Raja Syed Irfan Ali Choudhury was the 11th monarch of the quasi-princely state of Tarakote in Odisha. He's known for the wide social reforms that he had brought in the state. He was a staunch supporter of female education and had undertaken active steps to impart formal education to girls. He built the first girls school in Jajpur district in 1886.

Early life 

Miyanzada Syed Irfan Ali was born on 21 January 1869 into the ruling family of Tarakote State to Raja Miyan Syed Nurrudin Ali Choudhury. At the age of 8 he contracted small pox which took away his vision. At the age of 27, upon his father's death, he ascended the throne to become the 11th ruler of Tarakote State.

Reign 

Raja Miyan Irfan Ali lost a majority of villages of Tarakote State to the British under the land revenue settlement act.
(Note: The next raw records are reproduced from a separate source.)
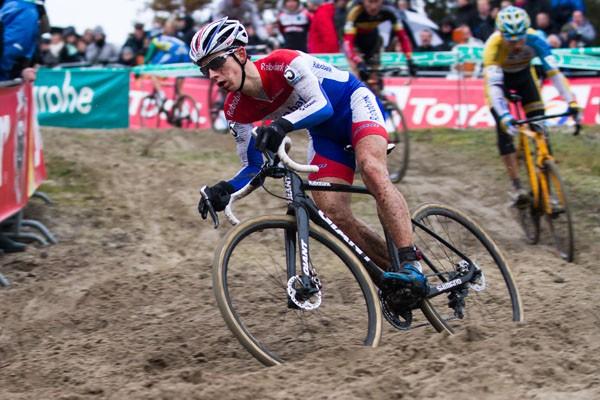 Lars van der Haar wint tweede wereldbekercross in Tabor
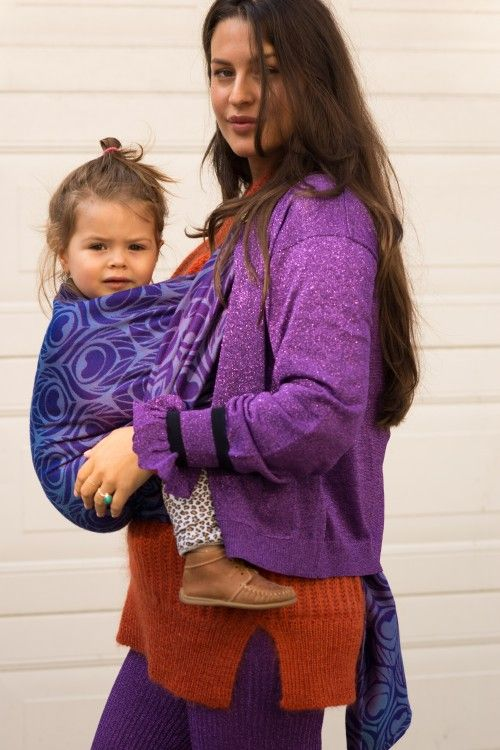 Artipoppe Argus Harvard.If you prefer to have just one wrap, you should definitely consider this. Our signature changeant colorchanging effect in an easygoing merino and mulberry silk blend. Not just regular merino, but the highest quality from New Zealand. #babywearing #romyboomsma #artipoppe #motherhood #giftformom #babyshowergift #newmommusthave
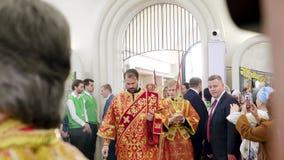 Σοβαρή είσοδος στην εκκλησία του πατριάρχη Kirill της Μόσχας και όλης της Ρωσίας απόθεμα βίντεο
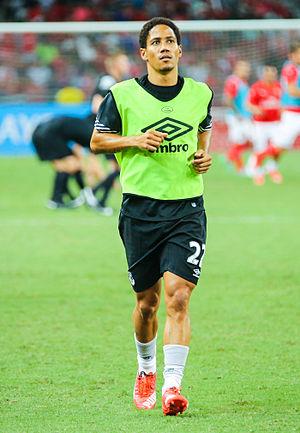 Steven Pienaar - Pienaar warming-up for Everton in 2015
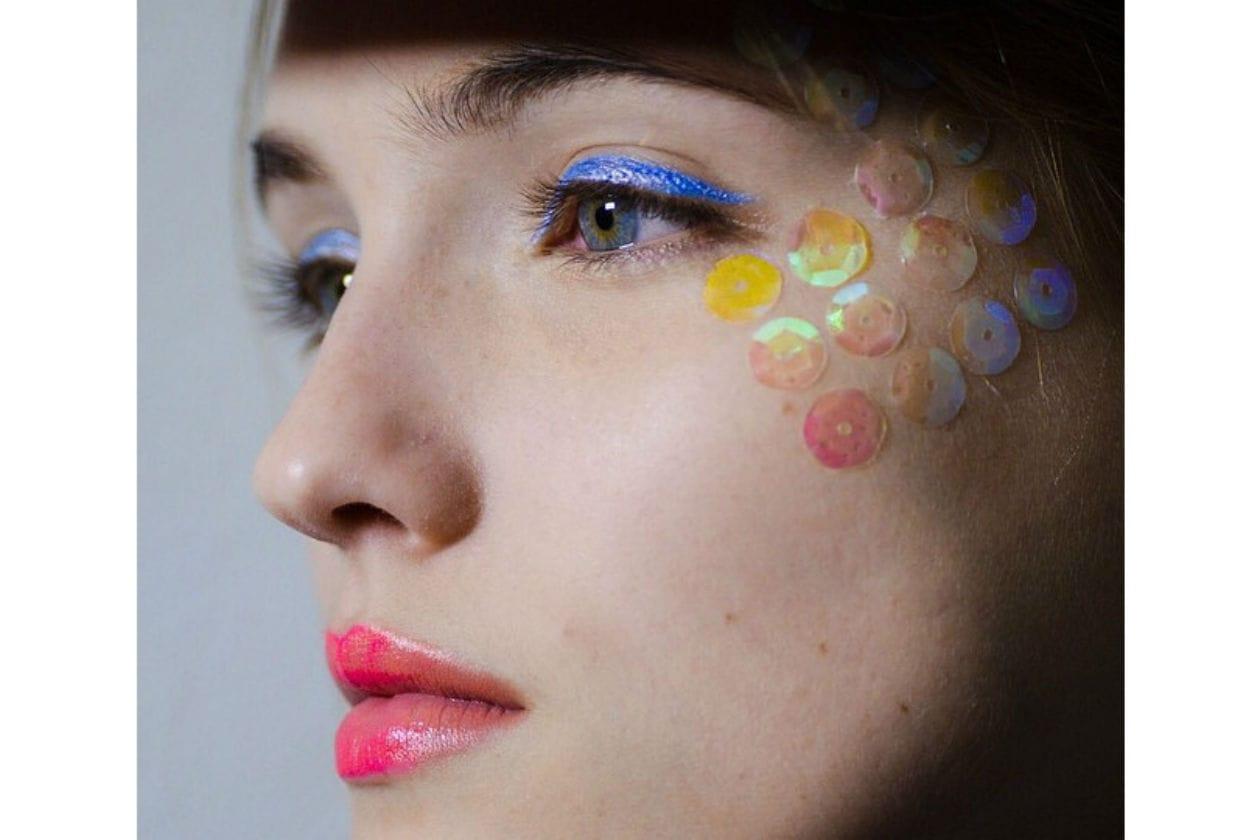 Eyeliner blu elettrico e gioco di paillettes per Manish Arora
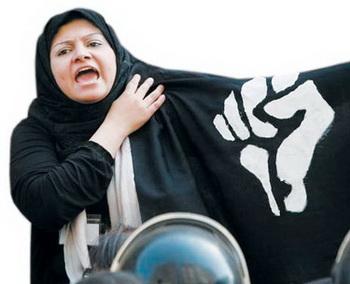 이집트의 민주화 봉기 당시 수많은 여성이 타흐리르 광장으로 뛰쳐나와 독재 타도를 외쳤다. 그러나 민주화 혁명이 성공하고 성평등 기조가 후퇴한 지금, 오히려 이들 여성의 새로운 투쟁이 시작되고 있다.   sumatriptan patch sumatriptan patch sumatriptan patch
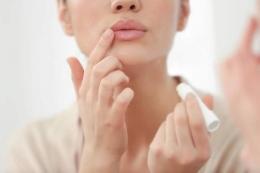 Ilustrasi pengaplikasian lip balm dan lip sleeping mask (sumber: shutterstock)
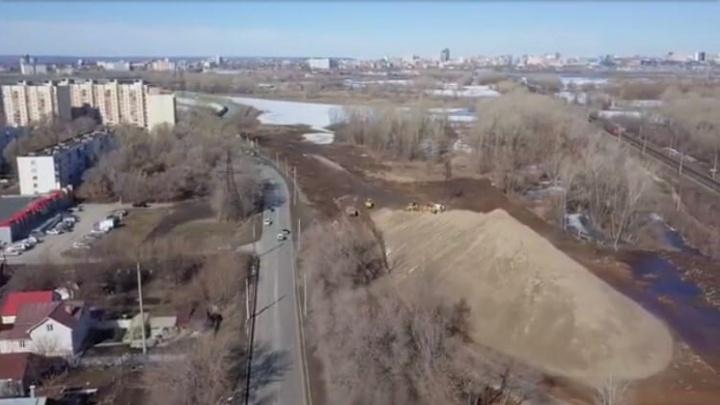 Огромная насыпь и техника: самарец снял видео о строительстве второй очереди Фрунзенского моста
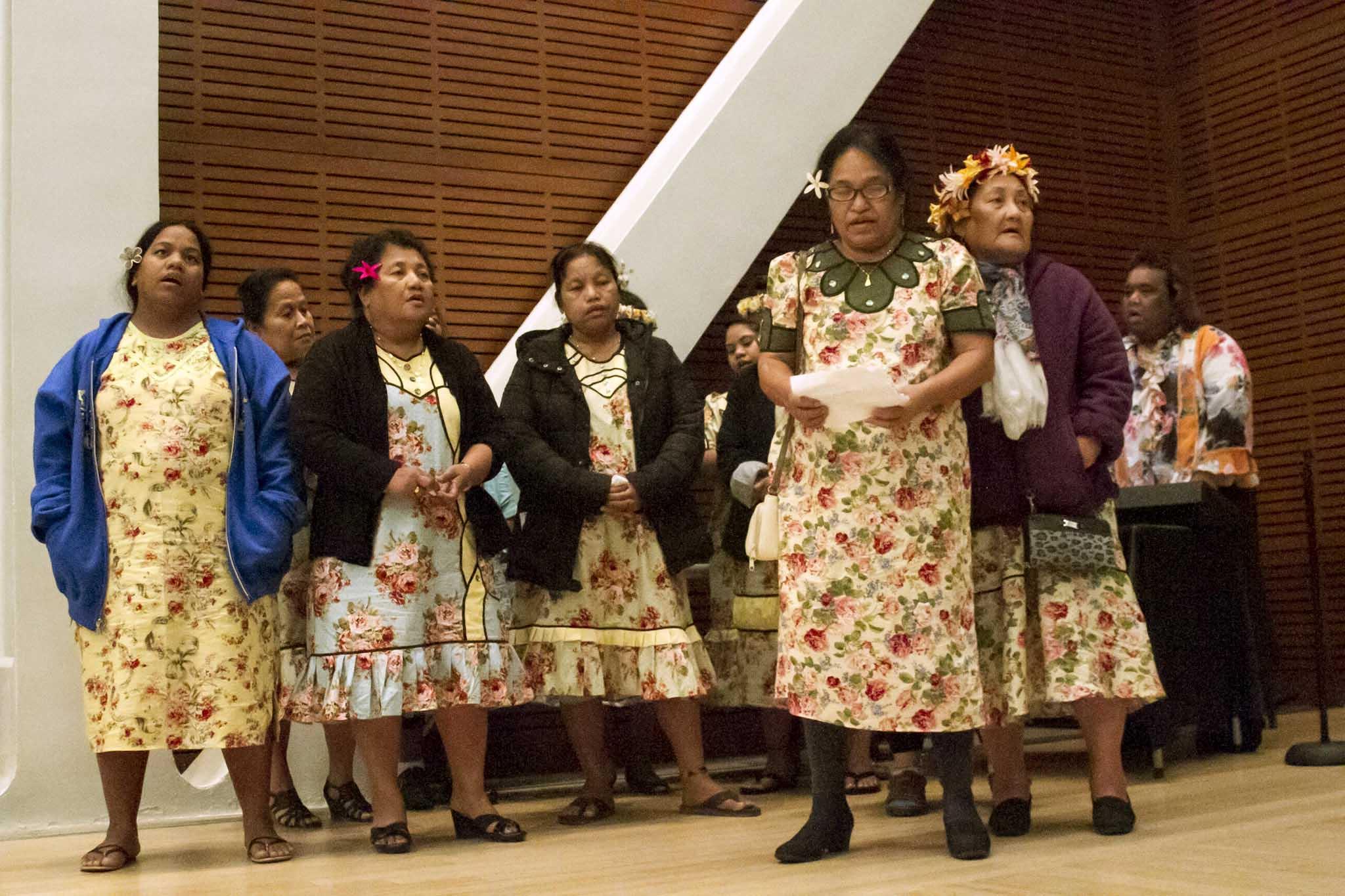 Rongelapese women sing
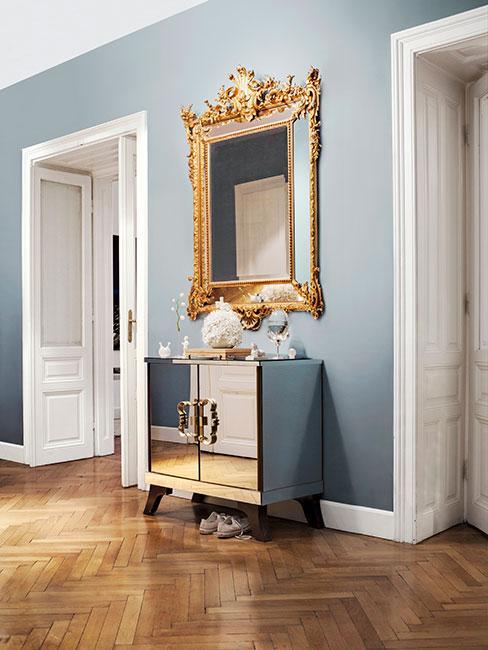 przedpokój glamour z lustrzaną komodą i barokowym lustrem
Some of the villages were even auctioned and sold out to outsiders by the British Government 
During his great grandfather's reign, a major portion of Tarakote State was annexed by the Marathas and a new state called Pacchikote was created. The newly crowned Raja of Pacchikote, a contemporary of Raja Irfan is said to have fought a bloody battle against Tarakote near the  Purbakot haat, Kantor. It is said that Raja Irfan Ali had participated in the war himself and had defeated the Raja of Pacchikote. In popular opinion it is believed that, one fine night the Diwan of the Raja of Pacchikote was returning to Pacchikote Garh with some essential commodities, he happened to cross Tarakote State. The soldiers of Tarakote Raj mistook him to be a dacoit and arrested him for intruding the state's borders. The Raja of Pacchikote got furious at this and attacked Tarakote state. Raja Syed Irfan Ali was successfully able to defend the state with the help of the Pathan soldiers from Bhadrak.

Social Reforms 
Raja Irfan Ali promoted female education, he himself was a great patron of Arabic and Odia languages. In 1880 he commissioned Jajpur's first girls school. He was successfully able to suppress the Qazis voice who was against the idea of starting a 'girls school'. In 1886, the school was constructed and opened to impart education to girls. Presently it is known as Tarakote girl's school Makhtab.